The two men's eyes met, a faint nod. Sieghart freed his dagger noiselessly, mouthed the word “Now?” Another nod. Catching some hint of what was meant, Richier struggled forward to the knees of the deacon, babbling still, “I brought you the graal, I deserve a reward…”

The dagger sank from behind into the base of his skull. “You have your reward,” said Erkenbert to the face-down sprawling figure. “I released you from fear. You did not deserve shrift and salvation. Worse than Pelagius, worse than Arius. They brought false belief, but you… you would have left Christians with no belief at all. Do not open that book, Sieghart, on your soul's salvation.”

“That's all right, magister,” said Sieghart amiably. “I can't read.”

“Reading is for the wise alone,” confirmed Erkenbert.


Two days later and thirty miles to the south across the mountain passes, Erkenbert timed his entry to the Emperor's banquet with precision.
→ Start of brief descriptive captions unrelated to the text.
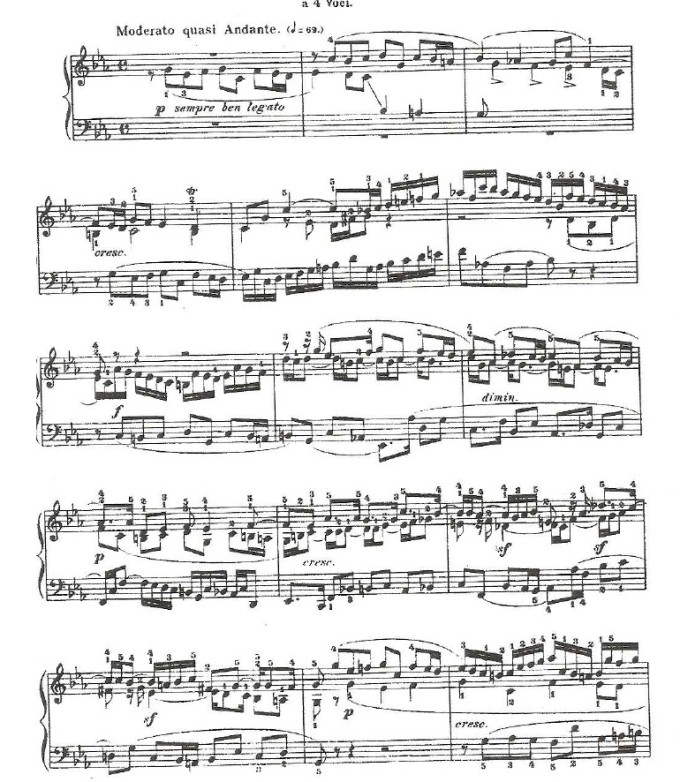 fugue ut m 1.jpg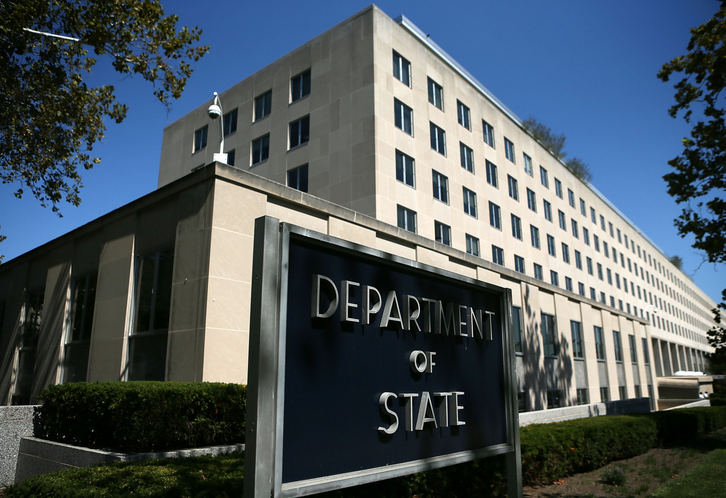 US State Department disappointed over EU's decision not to open accession negotiations with Macedonia, Albania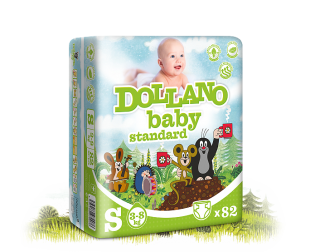 Dollano baby standard, 5 ks
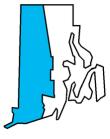 Western Rhode Island Civic Historical Society Archive Logo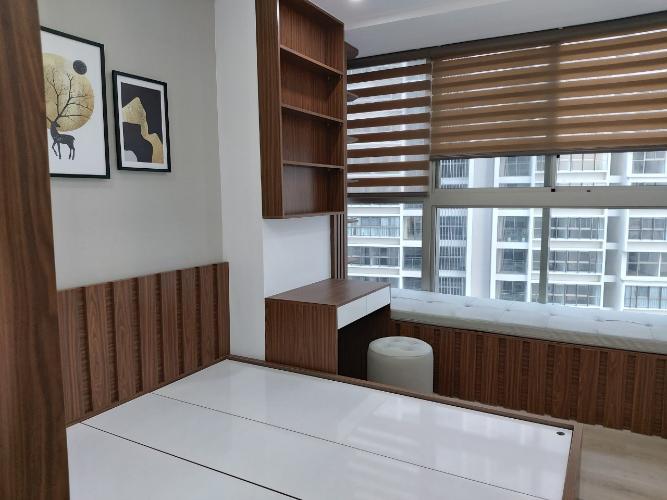 Phòng ngủ Phú Mỹ Hưng Midtown Căn hộ Phú Mỹ Hưng Midtown nội thất đầy đủ, view nội khu.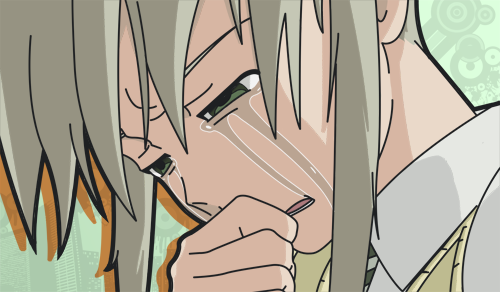 Maka Don't Cry T_T by KibsLovesYou
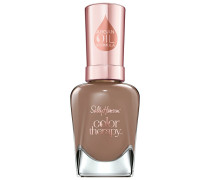 Nr. 154 - Chai Hopes Nagellack 14.7 ml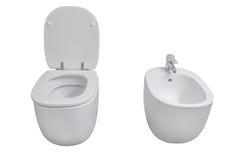Белый туалет и биде изолированные на белой предпосылке Стоковое фото RF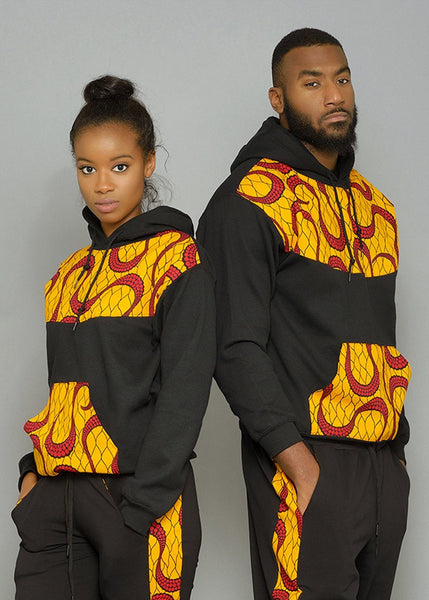 Tops - Folami Unisex African Print Hooded Sweatshirt (Yellow/Red Swirls)
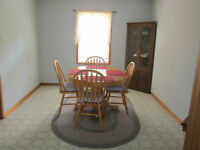 Reduced - Furnished 3-Bedroom for Rent in Antigonish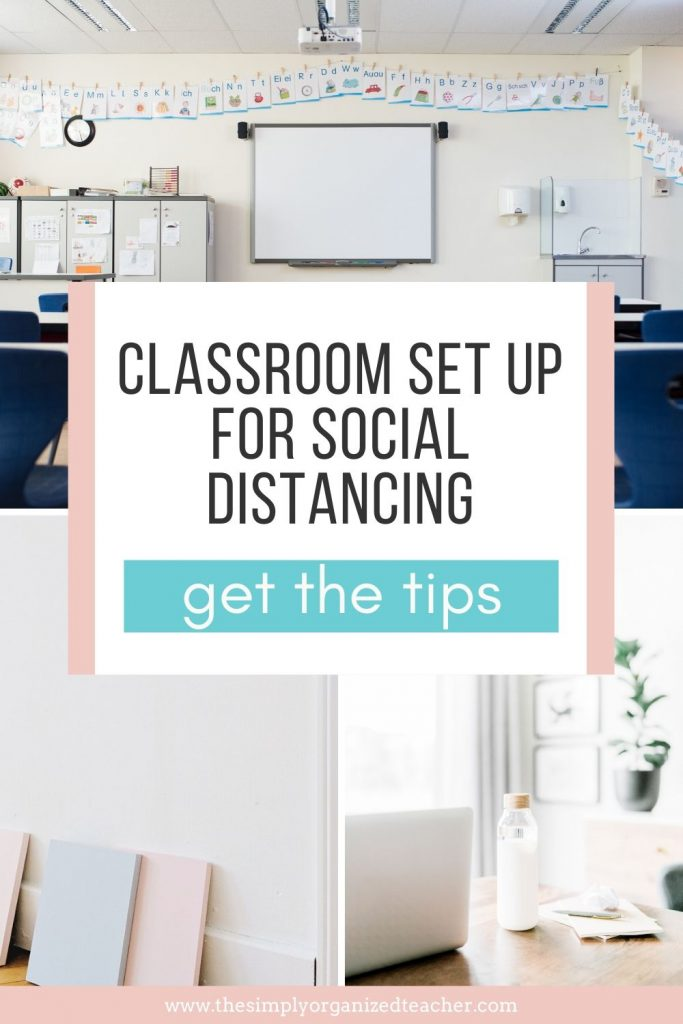 Classroom setup with social distancing measures in place can be hard. These tips will share some practical ideas to help you organize and setup your classroom with social distancing. You can also get access to a free training to help you plan for the new school year.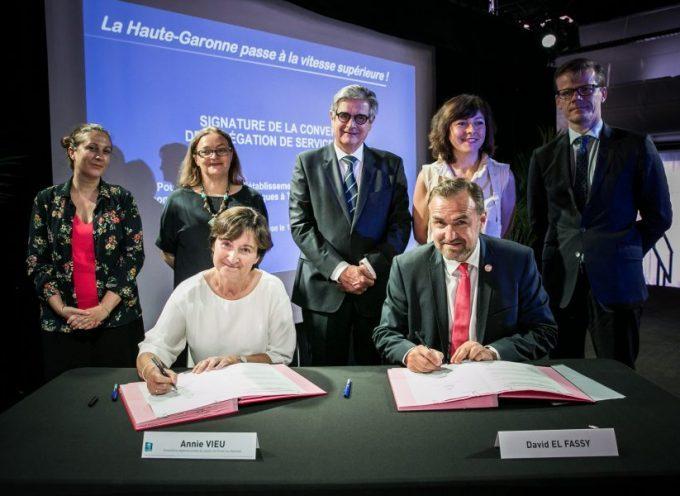 La fibre optique en Haute Garonne : équité et compétitivité des territoires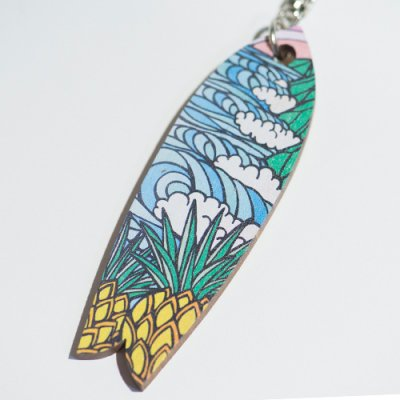 HLC キーホルダー SURFBOARD(Pineapple Surf)【 TAMO 】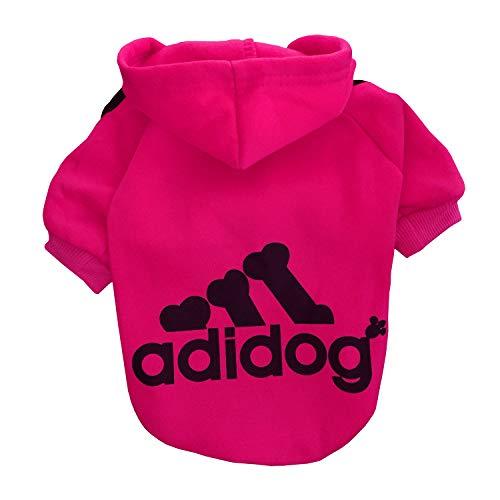 Rdc Pet Adidog Hunde Kapuzenpullis Hoodies, Hunde Bekleidung, Fleece Hunde Kleidung Sweater,...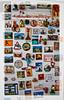 souvenirs (patrick Thiaudiere, + 3,5 millions view) Tags: souvenir flickrfriday magnet aimants voyages souvenirs frigo fridge porte door color couleurs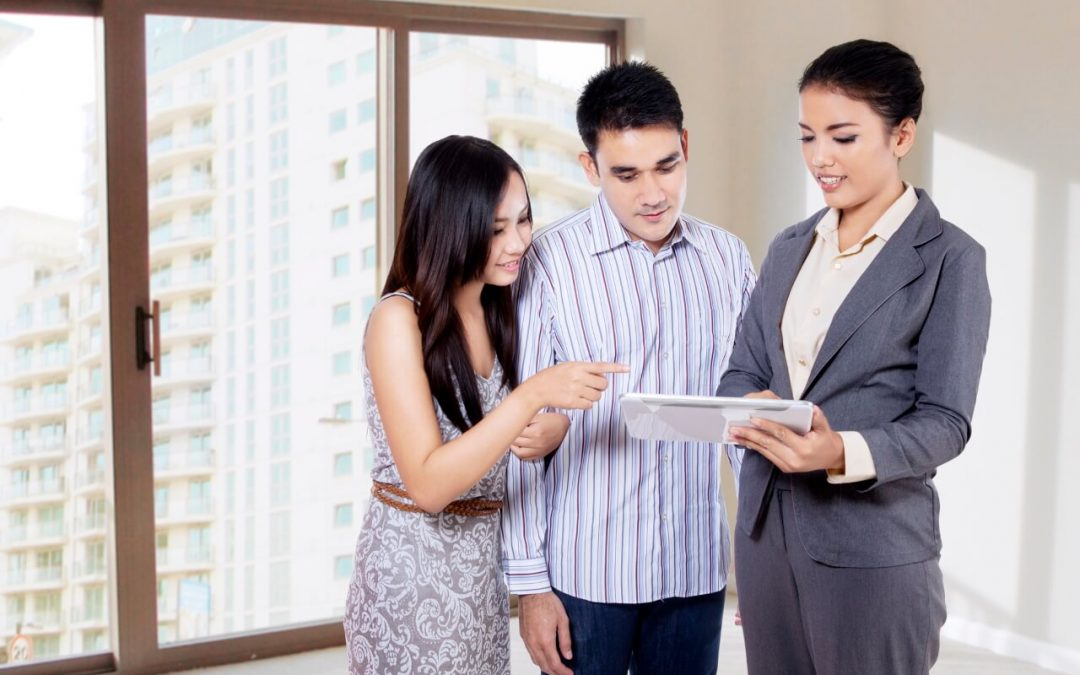 work with a real estate agent when buying your first house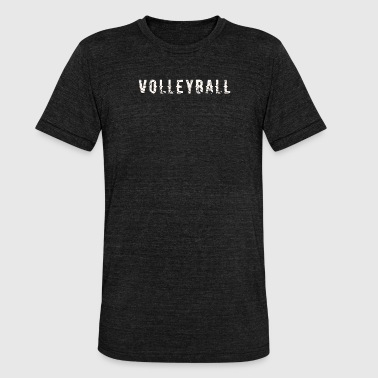 Cool volleyball gift - Unisex Tri-Blend T-Shirt by Bella & Canvas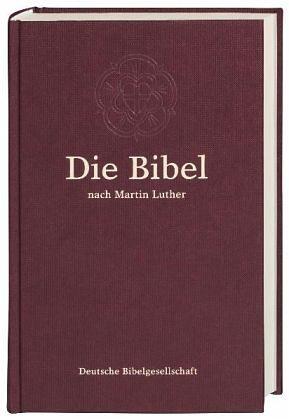 Gebundenes Buch »Die Bibel, Lutherübersetzung, burgunderrot...«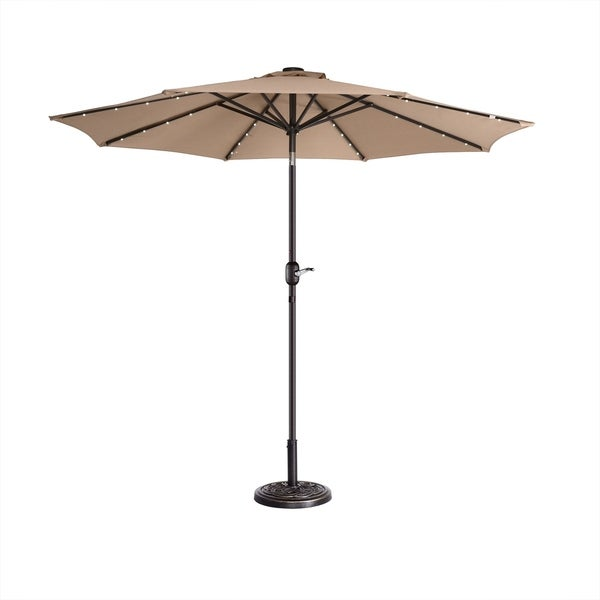 Led Patio Umbrella Reviews: Shop Villacera 9' LED Lighted Umbrella With 8 Steel Ribs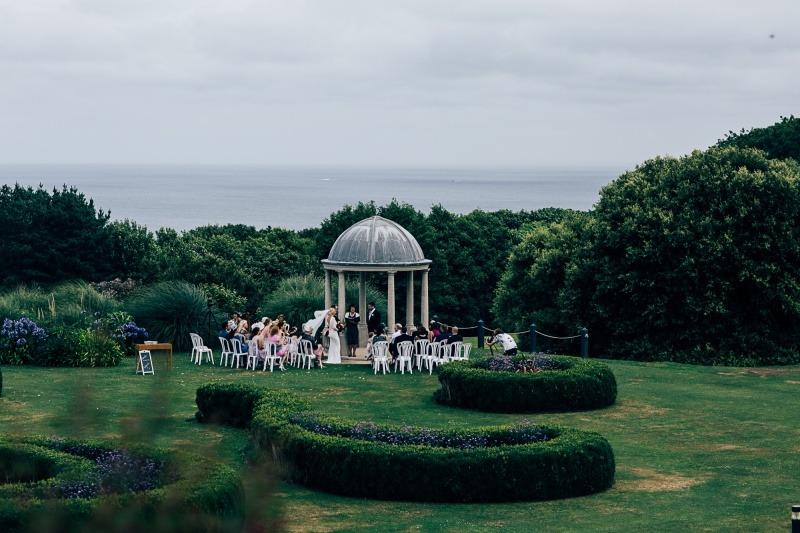 Wedding Celebrant  - Destination Wedding in St Ives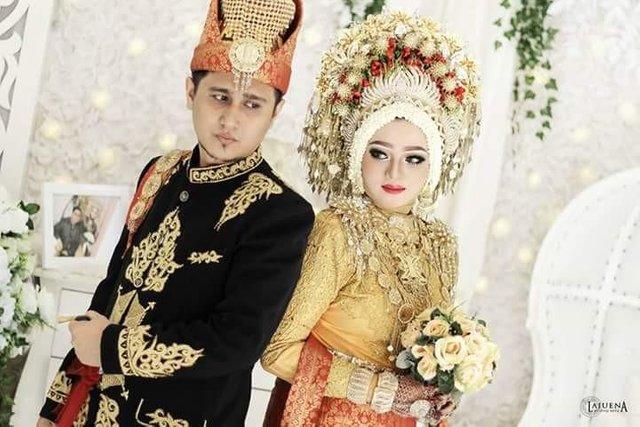 Pakaian Adat Aceh Modern
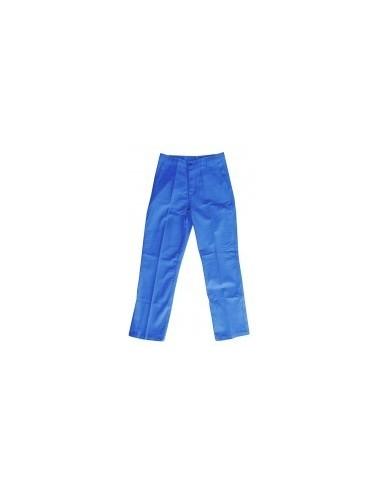 Pantalon d'atelier bugatti film rétractable -  couleur:bugatti taille:44 - 46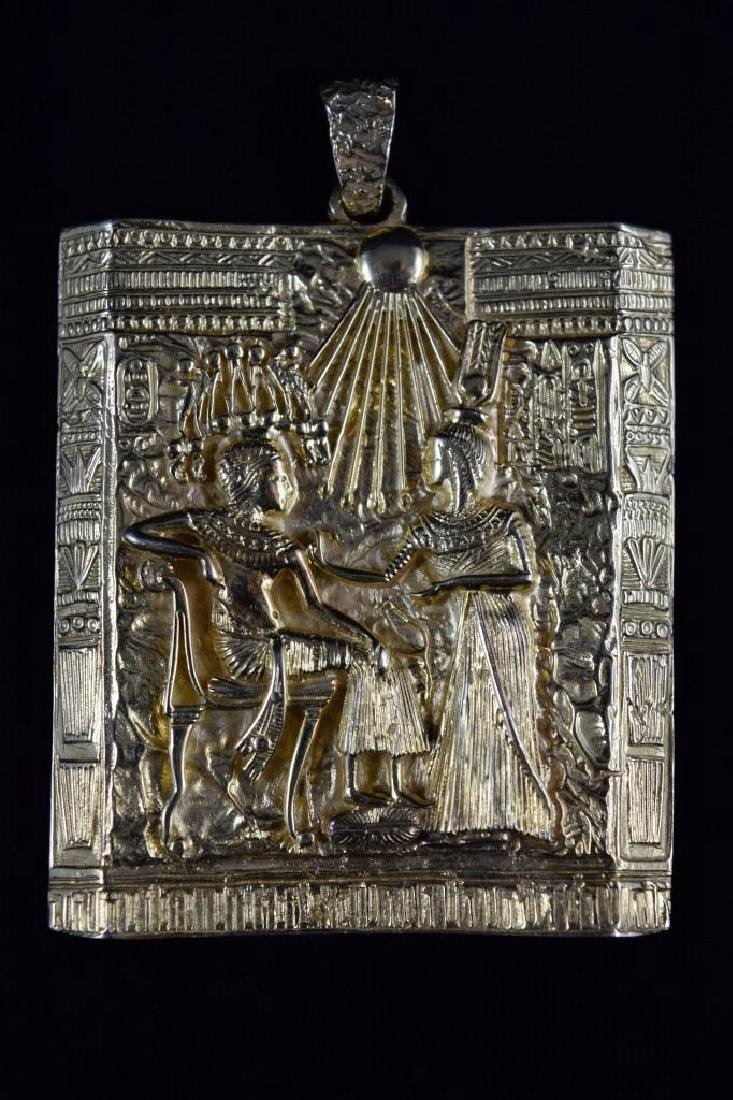 18K GOLD EGYPTIAN PHARAOH TEMPLE SCENE PENDANT - 10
For three successive nights the Emperor had remained on the field of battle, resting his men, burying the dead, dividing the loot of the Caliph's baggage train, and hearing the priests of his army sing the Te Deum laudamus from behind an altar built of captured weapons. Now, inside the great pavilion, its inner hangings torn away so that all could banquet where once the Caliph's harem had been kept, he sat at the head of the high table.

Erkenbert walked slowly in to face him, six Lanzenritter pacing gravely behind him, their armor polished to an unearthly gleam. The Emperor's minstrels ceased their playing, the servers and wine-pourers, recognizing the gravity of the scene, stood back against the silken walls. The Emperor too caught the signs of ceremonial, of vital portent. His face paled as hope seized his heart. He rose to his feet, and all speech stopped instantly.

Erkenbert said nothing, continued walking forward. Then he stopped, turned away as if self-effacingly, an icon of Christian humility with his slight frame and dull black robe. He raised a hand to Sieghart.

Swelling with pride, the Ritter drew aside the elaborate altar-cloth with which he had hidden the graduale, passed it to his second-in-command. Silently he held the wooden pole-ladder at arm's length above his head, like a battle-standard.

“Is that it, is that the…” the Emperor began.

“It is the ladder of Joseph of Arimathea, on which our Lord's body was carried to the Holy Sepulchre,” cried out Erkenbert at the full force of his lungs. “From which He rose again the third day, according to the Scriptures! According to the Apostles' Creed! Let all see it and know their faith confirmed.”

The Emperor dropped instantly to one knee, followed in moments by every other man and woman in the pavilion, except for Sieghart, standing like a resplendent statue.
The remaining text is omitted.